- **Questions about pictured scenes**
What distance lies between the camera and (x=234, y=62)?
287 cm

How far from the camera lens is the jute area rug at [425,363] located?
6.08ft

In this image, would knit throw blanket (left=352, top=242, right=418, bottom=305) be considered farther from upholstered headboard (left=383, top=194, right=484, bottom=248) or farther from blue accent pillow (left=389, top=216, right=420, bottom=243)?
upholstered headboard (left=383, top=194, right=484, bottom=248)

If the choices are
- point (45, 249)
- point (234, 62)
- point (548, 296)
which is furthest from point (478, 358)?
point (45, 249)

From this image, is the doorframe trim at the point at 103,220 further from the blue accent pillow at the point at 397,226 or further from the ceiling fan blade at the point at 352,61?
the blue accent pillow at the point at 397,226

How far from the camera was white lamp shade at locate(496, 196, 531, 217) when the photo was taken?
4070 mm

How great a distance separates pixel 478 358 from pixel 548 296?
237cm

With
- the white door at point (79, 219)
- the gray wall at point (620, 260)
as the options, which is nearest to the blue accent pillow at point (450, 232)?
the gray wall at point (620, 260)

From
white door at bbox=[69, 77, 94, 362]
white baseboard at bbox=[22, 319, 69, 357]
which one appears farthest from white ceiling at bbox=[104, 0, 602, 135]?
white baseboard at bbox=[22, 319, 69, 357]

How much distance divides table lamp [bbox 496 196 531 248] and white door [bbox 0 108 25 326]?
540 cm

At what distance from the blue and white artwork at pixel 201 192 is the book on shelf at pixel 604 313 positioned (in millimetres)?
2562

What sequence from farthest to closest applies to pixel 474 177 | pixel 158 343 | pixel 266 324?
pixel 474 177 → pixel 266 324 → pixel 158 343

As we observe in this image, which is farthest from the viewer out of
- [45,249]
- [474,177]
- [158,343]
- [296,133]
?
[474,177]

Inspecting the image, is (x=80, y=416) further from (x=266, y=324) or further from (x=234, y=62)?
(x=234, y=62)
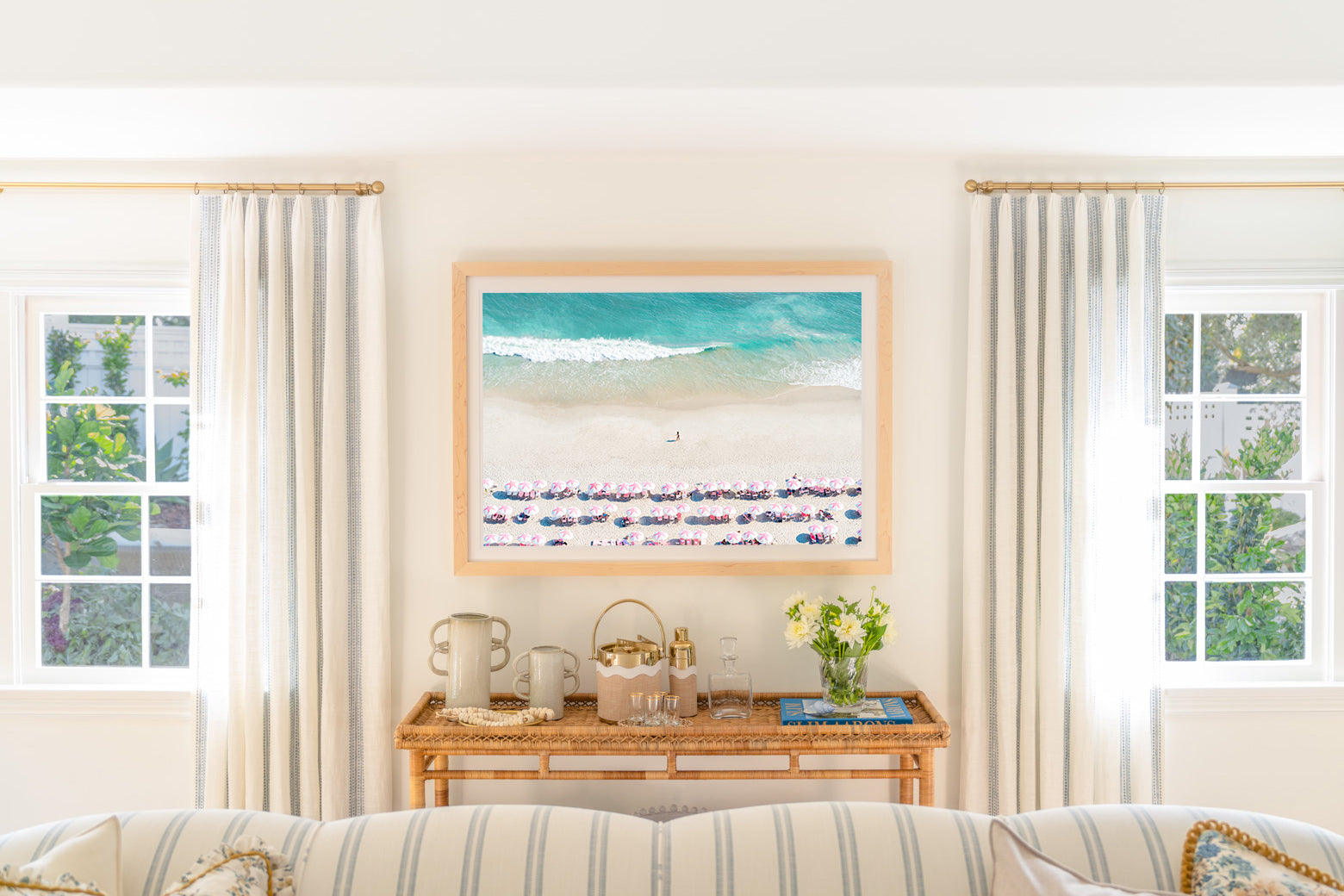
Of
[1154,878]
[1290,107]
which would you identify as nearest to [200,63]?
[1154,878]

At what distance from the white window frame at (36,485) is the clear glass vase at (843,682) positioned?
2.02 metres

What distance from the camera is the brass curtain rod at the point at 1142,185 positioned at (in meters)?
2.52

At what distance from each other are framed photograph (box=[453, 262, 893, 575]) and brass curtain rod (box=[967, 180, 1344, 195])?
1.54 ft

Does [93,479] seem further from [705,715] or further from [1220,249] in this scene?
[1220,249]

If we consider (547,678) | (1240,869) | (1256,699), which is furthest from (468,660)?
(1256,699)

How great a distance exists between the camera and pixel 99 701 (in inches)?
102

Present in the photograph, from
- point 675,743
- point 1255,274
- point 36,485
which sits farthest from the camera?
point 36,485

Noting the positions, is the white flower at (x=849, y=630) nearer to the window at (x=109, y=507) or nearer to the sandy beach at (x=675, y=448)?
the sandy beach at (x=675, y=448)

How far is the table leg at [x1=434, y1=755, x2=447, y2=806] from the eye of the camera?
7.67 feet

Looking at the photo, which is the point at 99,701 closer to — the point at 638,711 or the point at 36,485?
the point at 36,485

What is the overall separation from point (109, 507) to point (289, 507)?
0.74 meters

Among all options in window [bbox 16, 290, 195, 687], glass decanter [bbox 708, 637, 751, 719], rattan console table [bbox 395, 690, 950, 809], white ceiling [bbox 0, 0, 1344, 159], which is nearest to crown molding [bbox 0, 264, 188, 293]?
window [bbox 16, 290, 195, 687]

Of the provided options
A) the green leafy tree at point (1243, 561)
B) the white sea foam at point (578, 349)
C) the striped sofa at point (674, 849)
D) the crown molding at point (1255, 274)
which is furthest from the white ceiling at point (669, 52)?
the striped sofa at point (674, 849)

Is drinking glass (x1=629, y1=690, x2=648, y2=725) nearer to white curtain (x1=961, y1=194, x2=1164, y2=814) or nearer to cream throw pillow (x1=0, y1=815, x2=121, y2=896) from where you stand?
white curtain (x1=961, y1=194, x2=1164, y2=814)
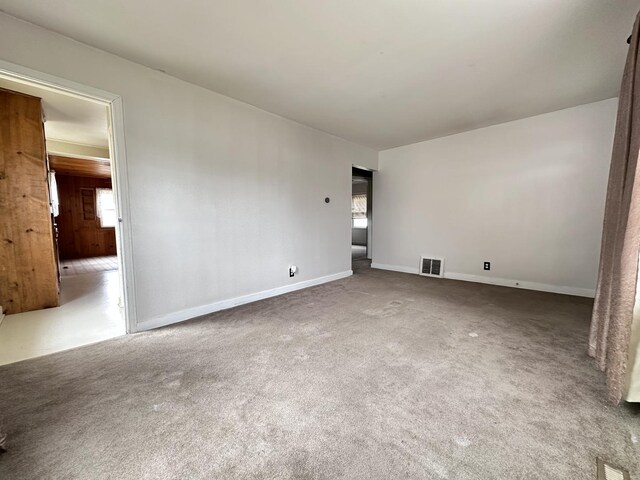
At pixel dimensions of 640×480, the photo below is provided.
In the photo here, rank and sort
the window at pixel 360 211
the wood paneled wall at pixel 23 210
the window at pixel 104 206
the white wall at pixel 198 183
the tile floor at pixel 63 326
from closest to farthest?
the tile floor at pixel 63 326
the white wall at pixel 198 183
the wood paneled wall at pixel 23 210
the window at pixel 104 206
the window at pixel 360 211

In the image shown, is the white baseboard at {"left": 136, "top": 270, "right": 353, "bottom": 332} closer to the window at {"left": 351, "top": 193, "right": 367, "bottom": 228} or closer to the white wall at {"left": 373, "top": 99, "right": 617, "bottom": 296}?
the white wall at {"left": 373, "top": 99, "right": 617, "bottom": 296}

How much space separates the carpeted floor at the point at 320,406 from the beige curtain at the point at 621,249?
0.79 ft

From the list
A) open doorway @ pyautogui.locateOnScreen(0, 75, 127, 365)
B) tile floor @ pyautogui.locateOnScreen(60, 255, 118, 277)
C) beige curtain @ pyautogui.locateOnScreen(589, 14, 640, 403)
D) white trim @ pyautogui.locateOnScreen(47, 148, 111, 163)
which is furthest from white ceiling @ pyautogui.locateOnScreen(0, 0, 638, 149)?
tile floor @ pyautogui.locateOnScreen(60, 255, 118, 277)

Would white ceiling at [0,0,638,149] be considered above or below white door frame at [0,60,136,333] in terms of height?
above

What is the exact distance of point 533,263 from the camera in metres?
3.75

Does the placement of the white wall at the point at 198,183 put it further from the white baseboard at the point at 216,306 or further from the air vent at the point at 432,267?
the air vent at the point at 432,267

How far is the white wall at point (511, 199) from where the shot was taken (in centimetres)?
332

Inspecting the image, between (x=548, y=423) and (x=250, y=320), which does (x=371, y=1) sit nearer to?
(x=548, y=423)

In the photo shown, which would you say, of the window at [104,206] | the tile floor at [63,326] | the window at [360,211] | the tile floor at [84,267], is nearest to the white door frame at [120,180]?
the tile floor at [63,326]

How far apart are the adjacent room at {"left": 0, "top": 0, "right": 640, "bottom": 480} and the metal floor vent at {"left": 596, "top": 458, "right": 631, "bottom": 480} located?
1 cm

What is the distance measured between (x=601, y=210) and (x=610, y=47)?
6.76 ft

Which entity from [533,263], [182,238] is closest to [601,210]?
[533,263]

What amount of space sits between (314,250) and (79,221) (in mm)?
7329

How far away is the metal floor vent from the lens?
3.35 feet
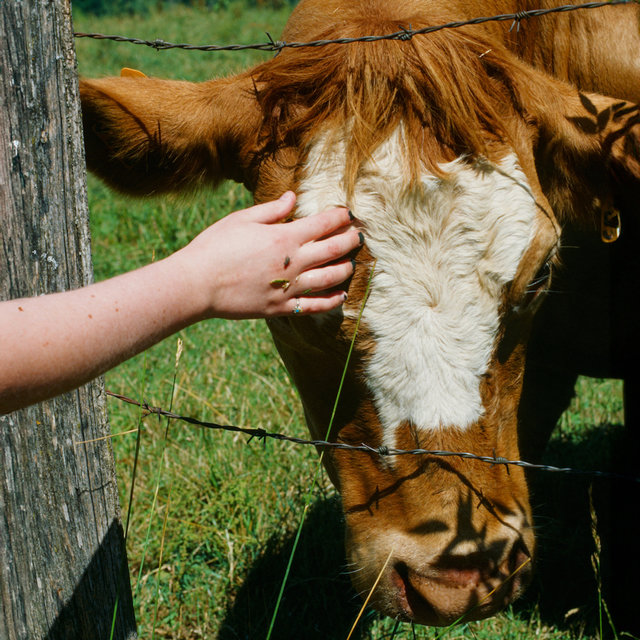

- **Goal**
Put every line of the entries above into a JSON list of strings, one string per line, skipping blank lines and leaving out the pictures.

- **Exercise response**
[
  "What distance lies between the camera and (x=234, y=62)?",
  "287 cm",
  "How far from the camera lens is the jute area rug at [425,363] located?",
  "6.08ft",
  "In this image, would knit throw blanket (left=352, top=242, right=418, bottom=305) be considered farther from upholstered headboard (left=383, top=194, right=484, bottom=248) or farther from blue accent pillow (left=389, top=216, right=420, bottom=243)?",
  "upholstered headboard (left=383, top=194, right=484, bottom=248)",
  "If the choices are",
  "- point (45, 249)",
  "- point (234, 62)",
  "- point (548, 296)",
  "which is furthest from point (478, 358)?",
  "point (45, 249)",
  "From this image, is the doorframe trim at the point at 103,220 further from the blue accent pillow at the point at 397,226 or further from the ceiling fan blade at the point at 352,61?",
  "the blue accent pillow at the point at 397,226",
  "How far from the camera was white lamp shade at locate(496, 196, 531, 217) when the photo was taken?",
  "4070 mm",
  "How great a distance separates pixel 478 358 from pixel 548 296?",
  "237cm",
  "With",
  "- the white door at point (79, 219)",
  "- the gray wall at point (620, 260)",
  "as the options, which is nearest to the blue accent pillow at point (450, 232)?",
  "the gray wall at point (620, 260)",
  "From",
  "white door at bbox=[69, 77, 94, 362]",
  "white baseboard at bbox=[22, 319, 69, 357]",
  "which one appears farthest from white ceiling at bbox=[104, 0, 602, 135]?",
  "white baseboard at bbox=[22, 319, 69, 357]",
  "How much distance divides table lamp [bbox 496 196 531 248] and white door [bbox 0 108 25 326]?",
  "540 cm",
  "At what distance from the blue and white artwork at pixel 201 192 is the book on shelf at pixel 604 313 positioned (in millimetres)?",
  "2562",
  "What sequence from farthest to closest applies to pixel 474 177 | pixel 158 343 | pixel 266 324?",
  "pixel 474 177 → pixel 266 324 → pixel 158 343",
  "As we observe in this image, which is farthest from the viewer out of",
  "- [45,249]",
  "- [474,177]",
  "- [158,343]",
  "- [296,133]",
  "?",
  "[474,177]",
  "Inspecting the image, is (x=80, y=416) further from (x=266, y=324) or further from (x=234, y=62)?",
  "(x=234, y=62)",
  "Of",
  "[1154,878]",
  "[1290,107]",
  "which would you identify as nearest to [200,63]?",
  "[1154,878]",
  "At what distance from the white window frame at (36,485) is the clear glass vase at (843,682) positioned?",
  "2.02 metres",
  "What distance from the camera is the brass curtain rod at the point at 1142,185 positioned at (in meters)?",
  "2.52",
  "At what distance from each other are framed photograph (box=[453, 262, 893, 575]) and brass curtain rod (box=[967, 180, 1344, 195])?",
  "1.54 ft",
  "Does [93,479] seem further from [705,715] or further from [1220,249] in this scene?",
  "[1220,249]",
  "If we consider (547,678) | (1240,869) | (1256,699), which is furthest from (468,660)?",
  "(1256,699)",
  "How great a distance exists between the camera and pixel 99 701 (in inches)?",
  "102",
  "Present in the photograph, from",
  "- point 675,743",
  "- point 1255,274",
  "- point 36,485",
  "which sits farthest from the camera?",
  "point 36,485",
  "Noting the positions, is the white flower at (x=849, y=630) nearer to the window at (x=109, y=507) or nearer to the sandy beach at (x=675, y=448)?",
  "the sandy beach at (x=675, y=448)",
  "How far is the table leg at [x1=434, y1=755, x2=447, y2=806] from the eye of the camera?",
  "7.67 feet",
  "Looking at the photo, which is the point at 99,701 closer to — the point at 638,711 or the point at 36,485?",
  "the point at 36,485",
  "What is the overall separation from point (109, 507) to point (289, 507)?",
  "0.74 meters",
  "Among all options in window [bbox 16, 290, 195, 687], glass decanter [bbox 708, 637, 751, 719], rattan console table [bbox 395, 690, 950, 809], white ceiling [bbox 0, 0, 1344, 159], which is nearest to crown molding [bbox 0, 264, 188, 293]?",
  "window [bbox 16, 290, 195, 687]",
  "Of the provided options",
  "A) the green leafy tree at point (1243, 561)",
  "B) the white sea foam at point (578, 349)",
  "C) the striped sofa at point (674, 849)",
  "D) the crown molding at point (1255, 274)",
  "which is furthest from the white ceiling at point (669, 52)?",
  "the striped sofa at point (674, 849)",
  "Is drinking glass (x1=629, y1=690, x2=648, y2=725) nearer to white curtain (x1=961, y1=194, x2=1164, y2=814) or nearer to cream throw pillow (x1=0, y1=815, x2=121, y2=896) from where you stand?",
  "white curtain (x1=961, y1=194, x2=1164, y2=814)",
  "At pixel dimensions of 640×480, the photo below is provided.",
  "In the photo here, rank and sort",
  "the window at pixel 360 211",
  "the wood paneled wall at pixel 23 210",
  "the window at pixel 104 206",
  "the white wall at pixel 198 183",
  "the tile floor at pixel 63 326",
  "from closest to farthest?",
  "the tile floor at pixel 63 326",
  "the white wall at pixel 198 183",
  "the wood paneled wall at pixel 23 210",
  "the window at pixel 104 206",
  "the window at pixel 360 211",
  "In the image shown, is the white baseboard at {\"left\": 136, \"top\": 270, \"right\": 353, \"bottom\": 332} closer to the window at {\"left\": 351, \"top\": 193, \"right\": 367, \"bottom\": 228} or closer to the white wall at {\"left\": 373, \"top\": 99, \"right\": 617, \"bottom\": 296}?",
  "the white wall at {\"left\": 373, \"top\": 99, \"right\": 617, \"bottom\": 296}",
  "How much space separates the carpeted floor at the point at 320,406 from the beige curtain at the point at 621,249?",
  "0.79 ft",
  "From the list",
  "A) open doorway @ pyautogui.locateOnScreen(0, 75, 127, 365)",
  "B) tile floor @ pyautogui.locateOnScreen(60, 255, 118, 277)",
  "C) beige curtain @ pyautogui.locateOnScreen(589, 14, 640, 403)",
  "D) white trim @ pyautogui.locateOnScreen(47, 148, 111, 163)",
  "which is furthest from white ceiling @ pyautogui.locateOnScreen(0, 0, 638, 149)?",
  "tile floor @ pyautogui.locateOnScreen(60, 255, 118, 277)",
  "Would white ceiling at [0,0,638,149] be considered above or below white door frame at [0,60,136,333] in terms of height?",
  "above",
  "What is the exact distance of point 533,263 from the camera in metres?",
  "3.75",
  "Does the placement of the white wall at the point at 198,183 put it further from the white baseboard at the point at 216,306 or further from the air vent at the point at 432,267?",
  "the air vent at the point at 432,267",
  "How far is the white wall at point (511, 199) from where the shot was taken (in centimetres)?",
  "332",
  "Inspecting the image, between (x=548, y=423) and (x=250, y=320), which does (x=371, y=1) sit nearer to?",
  "(x=548, y=423)",
  "In the photo shown, which would you say, of the window at [104,206] | the tile floor at [63,326] | the window at [360,211] | the tile floor at [84,267], is nearest to the white door frame at [120,180]?",
  "the tile floor at [63,326]",
  "How far apart are the adjacent room at {\"left\": 0, \"top\": 0, \"right\": 640, \"bottom\": 480} and the metal floor vent at {\"left\": 596, \"top\": 458, \"right\": 631, \"bottom\": 480} located?",
  "1 cm",
  "What is the distance measured between (x=601, y=210) and (x=610, y=47)?",
  "6.76 ft",
  "Which entity from [533,263], [182,238] is closest to [601,210]?",
  "[533,263]",
  "What amount of space sits between (314,250) and (79,221) (in mm)?",
  "7329",
  "How far away is the metal floor vent from the lens?",
  "3.35 feet"
]